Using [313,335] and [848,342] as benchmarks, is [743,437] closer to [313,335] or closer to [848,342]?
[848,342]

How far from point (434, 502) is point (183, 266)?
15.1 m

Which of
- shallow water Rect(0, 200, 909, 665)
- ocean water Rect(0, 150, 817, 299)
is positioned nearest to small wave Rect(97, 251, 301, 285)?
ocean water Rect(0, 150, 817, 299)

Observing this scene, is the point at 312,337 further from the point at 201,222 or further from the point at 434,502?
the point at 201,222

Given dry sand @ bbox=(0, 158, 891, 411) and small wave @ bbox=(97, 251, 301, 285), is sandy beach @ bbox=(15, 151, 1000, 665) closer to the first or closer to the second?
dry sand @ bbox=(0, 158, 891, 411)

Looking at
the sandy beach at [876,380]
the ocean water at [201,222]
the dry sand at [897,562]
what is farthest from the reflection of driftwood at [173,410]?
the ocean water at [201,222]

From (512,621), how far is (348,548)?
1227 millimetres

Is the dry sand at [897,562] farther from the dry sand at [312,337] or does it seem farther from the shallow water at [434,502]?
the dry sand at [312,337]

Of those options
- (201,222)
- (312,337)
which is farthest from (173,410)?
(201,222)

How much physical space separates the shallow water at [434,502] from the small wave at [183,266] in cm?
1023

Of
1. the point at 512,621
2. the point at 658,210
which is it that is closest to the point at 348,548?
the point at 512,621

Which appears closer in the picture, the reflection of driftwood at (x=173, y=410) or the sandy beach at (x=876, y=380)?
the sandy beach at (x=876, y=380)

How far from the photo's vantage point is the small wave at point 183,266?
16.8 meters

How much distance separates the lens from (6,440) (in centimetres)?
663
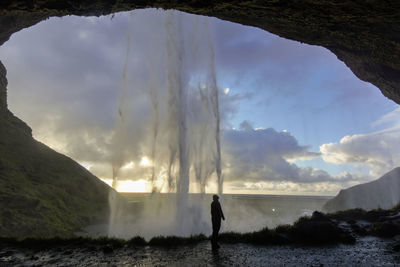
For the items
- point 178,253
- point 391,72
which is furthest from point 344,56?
point 178,253

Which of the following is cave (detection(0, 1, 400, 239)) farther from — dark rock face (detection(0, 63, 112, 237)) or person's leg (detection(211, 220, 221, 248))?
dark rock face (detection(0, 63, 112, 237))

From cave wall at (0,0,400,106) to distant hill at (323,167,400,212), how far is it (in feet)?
210

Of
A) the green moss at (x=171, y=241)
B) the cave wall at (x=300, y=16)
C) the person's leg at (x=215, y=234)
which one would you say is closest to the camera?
the cave wall at (x=300, y=16)

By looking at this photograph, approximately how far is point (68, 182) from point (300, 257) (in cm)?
6044

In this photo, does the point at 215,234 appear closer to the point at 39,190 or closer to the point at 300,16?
the point at 300,16

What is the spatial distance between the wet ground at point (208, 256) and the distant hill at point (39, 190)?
2787cm

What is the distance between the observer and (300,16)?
456 inches

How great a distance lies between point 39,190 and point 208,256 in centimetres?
5158

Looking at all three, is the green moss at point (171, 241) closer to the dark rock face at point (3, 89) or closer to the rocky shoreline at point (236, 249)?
the rocky shoreline at point (236, 249)

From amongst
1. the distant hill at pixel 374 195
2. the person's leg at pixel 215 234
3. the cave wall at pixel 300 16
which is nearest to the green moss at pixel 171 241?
the person's leg at pixel 215 234

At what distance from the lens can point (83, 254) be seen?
31.5 feet

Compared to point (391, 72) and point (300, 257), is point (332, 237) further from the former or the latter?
point (391, 72)

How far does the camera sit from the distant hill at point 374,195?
64.7 metres

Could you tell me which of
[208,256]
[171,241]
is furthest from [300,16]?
[171,241]
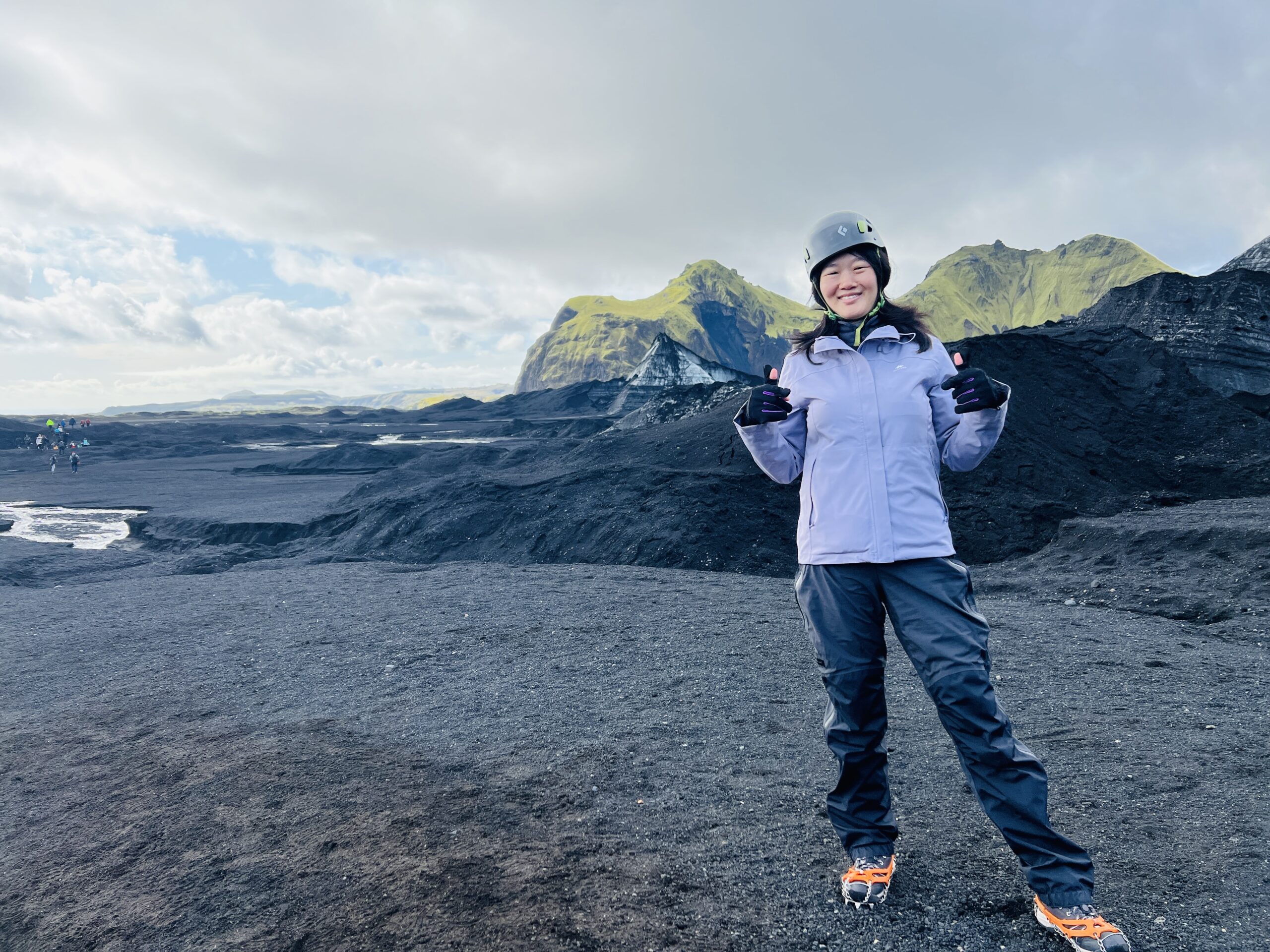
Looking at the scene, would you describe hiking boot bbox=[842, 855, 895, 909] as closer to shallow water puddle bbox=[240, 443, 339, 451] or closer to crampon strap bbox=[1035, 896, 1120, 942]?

▸ Stated task
Transcribe all the lines above exactly, apart from the pictures.

▸ The response
Using [313,335] and [848,342] as benchmarks, is [743,437] closer to [313,335] or closer to [848,342]?
[848,342]

How far from point (434, 502) is point (183, 266)?
15.1 m

Which of
- shallow water Rect(0, 200, 909, 665)
- ocean water Rect(0, 150, 817, 299)
is positioned nearest to small wave Rect(97, 251, 301, 285)?
ocean water Rect(0, 150, 817, 299)

Observing this scene, is the point at 312,337 further from the point at 201,222 or further from the point at 434,502?
the point at 201,222

Given dry sand @ bbox=(0, 158, 891, 411) and small wave @ bbox=(97, 251, 301, 285), is sandy beach @ bbox=(15, 151, 1000, 665) closer to the first or closer to the second?
dry sand @ bbox=(0, 158, 891, 411)

Looking at
the sandy beach at [876,380]
the ocean water at [201,222]
the dry sand at [897,562]
what is farthest from the reflection of driftwood at [173,410]?
the ocean water at [201,222]

From (512,621), how far is (348,548)?
1227 millimetres

Is the dry sand at [897,562] farther from the dry sand at [312,337] or does it seem farther from the shallow water at [434,502]?
the dry sand at [312,337]

Of those options
- (201,222)
- (312,337)
which is farthest from (173,410)?
(201,222)

How much physical space separates the shallow water at [434,502] from the small wave at [183,266] in cm?
1023

Of
1. the point at 512,621
2. the point at 658,210
which is it that is closest to the point at 348,548?
the point at 512,621

Which appears closer in the picture, the reflection of driftwood at (x=173, y=410) or the sandy beach at (x=876, y=380)?
the sandy beach at (x=876, y=380)

How far from the photo's vantage point is the small wave at point 183,266?
16.8 meters

How much distance separates the lens from (6,440) (in centimetres)?
663
For the items
- point 178,253
- point 391,72
which is furthest from point 344,56?
point 178,253

Which of the following is cave (detection(0, 1, 400, 239)) farther from — dark rock face (detection(0, 63, 112, 237)) or person's leg (detection(211, 220, 221, 248))?
dark rock face (detection(0, 63, 112, 237))

From cave wall at (0,0,400,106) to distant hill at (323,167,400,212), how far is it (in feet)?
210

Of
A) the green moss at (x=171, y=241)
B) the cave wall at (x=300, y=16)
C) the person's leg at (x=215, y=234)
which one would you say is closest to the camera?
the cave wall at (x=300, y=16)

By looking at this photograph, approximately how far is point (68, 182) from point (300, 257) (in cm)?
6044

In this photo, does the point at 215,234 appear closer to the point at 39,190 or closer to the point at 300,16?
the point at 300,16

What is the spatial distance between the wet ground at point (208, 256) and the distant hill at point (39, 190)?
2787cm

What is the distance between the observer and (300,16)?
456 inches

How great a distance lies between point 39,190 and point 208,256 in centimetres?
5158

Looking at all three, is the green moss at point (171, 241) closer to the dark rock face at point (3, 89) or closer to the rocky shoreline at point (236, 249)?
the rocky shoreline at point (236, 249)

From amongst
1. the distant hill at pixel 374 195
2. the person's leg at pixel 215 234
3. the cave wall at pixel 300 16
which is nearest to the green moss at pixel 171 241?
the person's leg at pixel 215 234

At what distance from the lens can point (83, 254) be seen?
31.5 feet

Compared to point (391, 72) and point (300, 257), is point (332, 237) further from the former or the latter?
point (391, 72)

How far does the camera sit from the distant hill at point 374,195?
64.7 metres

Could you tell me which of
[208,256]
[171,241]
is furthest from [300,16]?
[171,241]
Looking at the scene, would you describe hiking boot bbox=[842, 855, 895, 909] as closer to shallow water puddle bbox=[240, 443, 339, 451] or closer to crampon strap bbox=[1035, 896, 1120, 942]?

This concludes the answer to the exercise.